(EXERCISE A)
In the piece about eating in the UK, how far away does the writer sense the presence of bangers?
(EXERCISE B)
Write the next paragraph of the piece about eating in the UK, continuing after its final line.

(ARTICLE)
■ ■ ■ ■ ■ ■ ■

So anyway, as to the point I think I’ve made, eating in the UK was amazingly delicious, but liable to induce a coronary after a few meals. It’ll be some time before I can work off the extra kilos I put on. And it was worth every single chew, every heavenly swallow, and every single bloated fat cell lining my middle.

And the real issue is, I can still taste some of it in my brain. A part of me still senses the presence of bangers, somewhere to the east, just a nine-hour flight and 6000 kilometers away.

(burp)

■ ■ ■ ■ ■ ■ ■

(RECORDED DATA)
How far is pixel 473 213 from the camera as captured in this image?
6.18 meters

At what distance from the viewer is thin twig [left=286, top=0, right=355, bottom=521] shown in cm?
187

■ ■ ■ ■ ■ ■ ■

(WRITTEN RESPONSE A)
Somewhere to the east, a nine-hour flight and 6000 kilometers away.

(WRITTEN RESPONSE B)
* Although there is one brand of Italian sausage we get that are not only full fat, but basically crammed full of it. They are incredibly good, but eat up a week’s worth of my fat intake from candy bars for me. The first time we cooked them on the grill, the fat inside the sausage liquefied, and pressure built up. The skin of the sausage split open – note that this all happened inside the grill and out of sight while we were inside the house prepping the side dishes – and the fat must have shot out at high speed into the grill bottom. Fat, as it happens, is somewhat flammable. For my part, I looked out the kitchen window and saw flames erupting from every conceivable orifice of the grill, like the thermostat was set to “gamma-ray burst”. I ran outside… and then stopped. When your grill looks like it’s the part of the superhero movie when the mild-mannered scientist undergoes some horrific accident, only to be transformed into Flaming Sausage Man, it gives you pause. Eventually I figured out how to open the lid without conflagrating myself, and doused the fire. I’ll note that the sausages were incredibly tasty.